The same process is used to determine if a vehicle is derelict or inoperable and possibly stripped. Police officers also investigate to see if the vehicle is stolen. Derelict vehicles are recycled and/or hauled away as scrap.

Farnsworth said the Alan Arakawa administration will be working with all the stakeholders including Maui police on changing administrative rules to support the new law. She warned, though, that the new law may be difficult to follow.

For one, the county may receive an abandoned vehicle report from police as soon as a day after the report is made or it could take the police, who are busy with more pressing matters, longer to submit the reports. This would cut into the 10-business day time-frame.

More time could be lost if the county’s contracted tow companies are busy; it could take more than a day or two for a tow company to remove a vehicle from the roadside. The county may send out requests for 20 abandoned cars at a time be towed, she said.

In testimony to the Legislature in opposition to the bill, Farnsworth said some vehicles may need to be cleaned of trash before towing and special equipment may need to be ordered for certain tows, requiring special procurement and logistics, all of which slows the removal process.

Abandoned vehicles programs in the counties are understaffed with budgets stretched to the limits, she added.

In Maui County, there is a two-person abandoned vehicles staff: Farnsworth, who is the abandoned vehicles and metals administrator, and Allyson Higa, the abandoned vehicles coordinator.

There are ambiguities in the law as well. The new law offers a different criteria for determining whether a vehicle is derelict before being hauled away. Under the new law, a vehicle may be deemed derelict if “a major part has been removed,” Farnsworth said.

She is not exactly sure how to define “a major part” and worries that an incorrect interpretation could open up the county to liability.

“Just because you can, that doesn’t mean you should, it doesn’t mean we will,” Farnsworth said about the new criteria for determining derelict vehicles. “We are being very cautious of these changes. We are concerned about protecting the rights of the constituency.”

Although not required, Maui County will be sticking with its abandoned vehicle auction, which is done every two months, Farnsworth said.

She pointed out that the law does not lay out penalties if the 10-day requirement is not met.

Adriane Raff-Corwin, coordinator of the Sierra Club Maui Group, said she still sees a “huge amount” of abandoned cars on the side of the road, but mostly inside fields in difficult to reach places. She acknowledged that some of the abandoned cars maybe stolen but also sees some that appear to be junked intentionally.

Cars abandoned on private property including fields will not apply to the new law, Farnsworth said. The law covers vehicles “unlawfully parked on any public highway or other public property or private lands defined as a setback, shoulder, easement or right of way that is adjacent to or part of a public highway.”
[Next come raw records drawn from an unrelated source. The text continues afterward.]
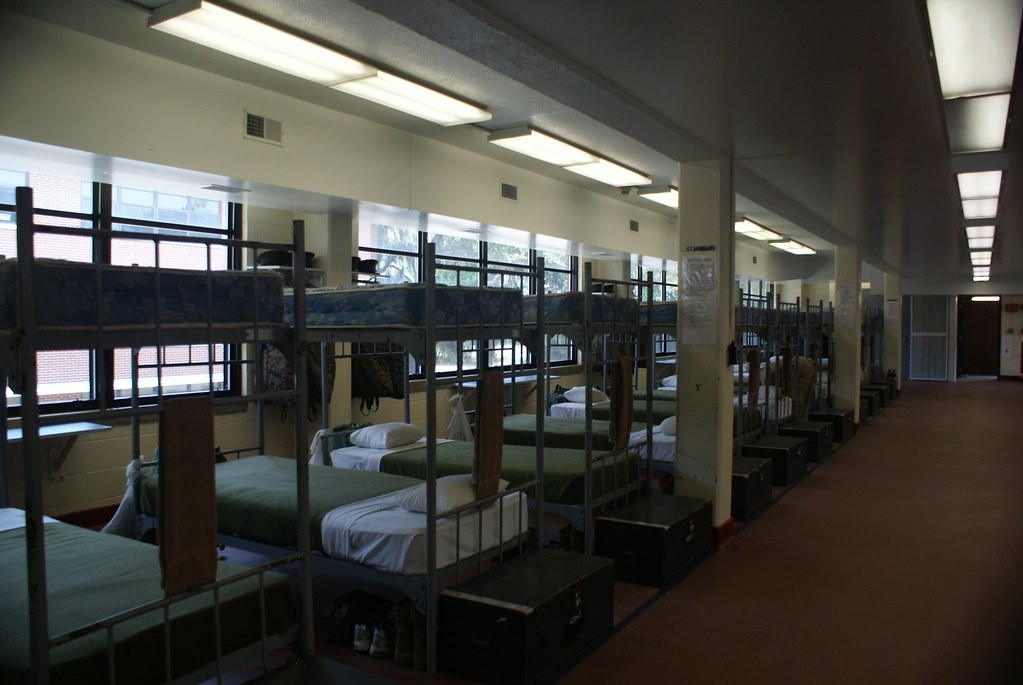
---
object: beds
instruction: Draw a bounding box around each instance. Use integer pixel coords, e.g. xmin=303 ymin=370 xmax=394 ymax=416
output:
xmin=0 ymin=187 xmax=884 ymax=685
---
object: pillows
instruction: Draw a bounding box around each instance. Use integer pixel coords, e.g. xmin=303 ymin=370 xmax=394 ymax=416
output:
xmin=662 ymin=373 xmax=677 ymax=388
xmin=392 ymin=474 xmax=509 ymax=517
xmin=661 ymin=415 xmax=676 ymax=436
xmin=349 ymin=422 xmax=425 ymax=448
xmin=564 ymin=386 xmax=609 ymax=403
xmin=747 ymin=386 xmax=781 ymax=401
xmin=771 ymin=355 xmax=783 ymax=363
xmin=733 ymin=363 xmax=751 ymax=373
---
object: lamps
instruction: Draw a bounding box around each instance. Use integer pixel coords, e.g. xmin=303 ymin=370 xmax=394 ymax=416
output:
xmin=767 ymin=239 xmax=817 ymax=255
xmin=734 ymin=217 xmax=784 ymax=241
xmin=486 ymin=125 xmax=652 ymax=187
xmin=147 ymin=0 xmax=492 ymax=128
xmin=920 ymin=0 xmax=1023 ymax=283
xmin=637 ymin=186 xmax=678 ymax=210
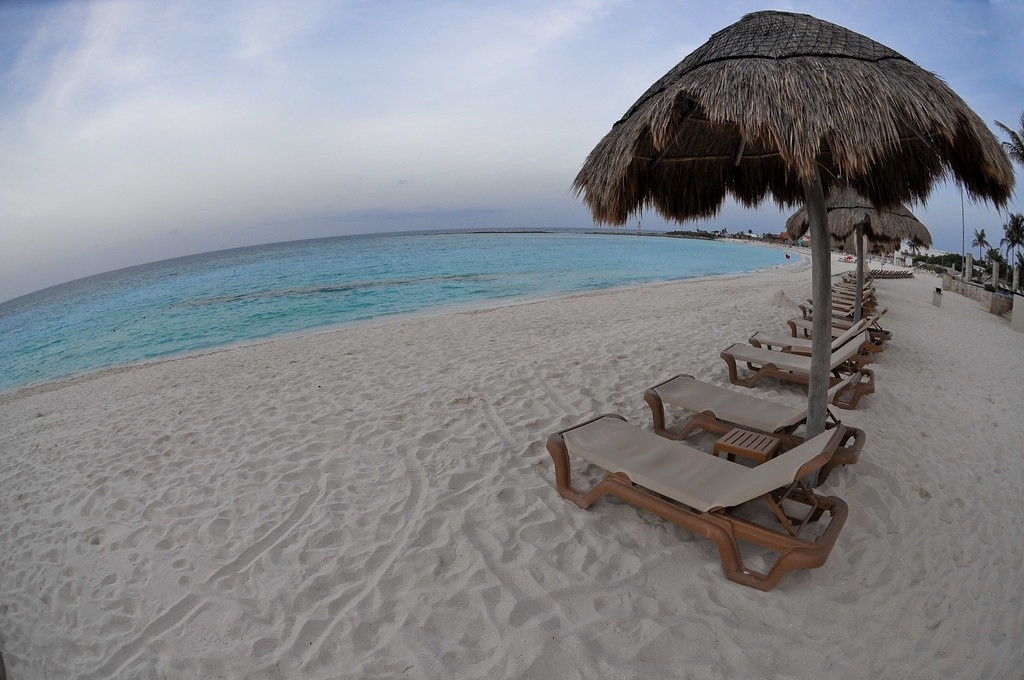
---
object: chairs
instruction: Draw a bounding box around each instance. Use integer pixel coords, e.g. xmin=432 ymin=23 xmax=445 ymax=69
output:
xmin=546 ymin=270 xmax=914 ymax=591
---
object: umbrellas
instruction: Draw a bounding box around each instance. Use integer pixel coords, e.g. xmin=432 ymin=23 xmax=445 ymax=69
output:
xmin=786 ymin=184 xmax=933 ymax=325
xmin=570 ymin=11 xmax=1019 ymax=489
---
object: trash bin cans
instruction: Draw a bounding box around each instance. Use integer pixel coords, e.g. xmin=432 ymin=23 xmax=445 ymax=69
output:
xmin=932 ymin=286 xmax=943 ymax=307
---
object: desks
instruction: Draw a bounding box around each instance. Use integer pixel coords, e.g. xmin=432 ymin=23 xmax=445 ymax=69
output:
xmin=714 ymin=428 xmax=782 ymax=463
Raff-Corwin called on the county to restart its subsidy program to help residents pay for disposal of cars. In fact, Farnsworth said her division has $200,000 budgeted to restart the program in August, allowing residents to have one vehicle disposed of for free. Owners still will need to pay for towing or moving expenses.

The county relies on the community to be the “eyes and the ears” to report abandoned vehicles on public property to police, she said.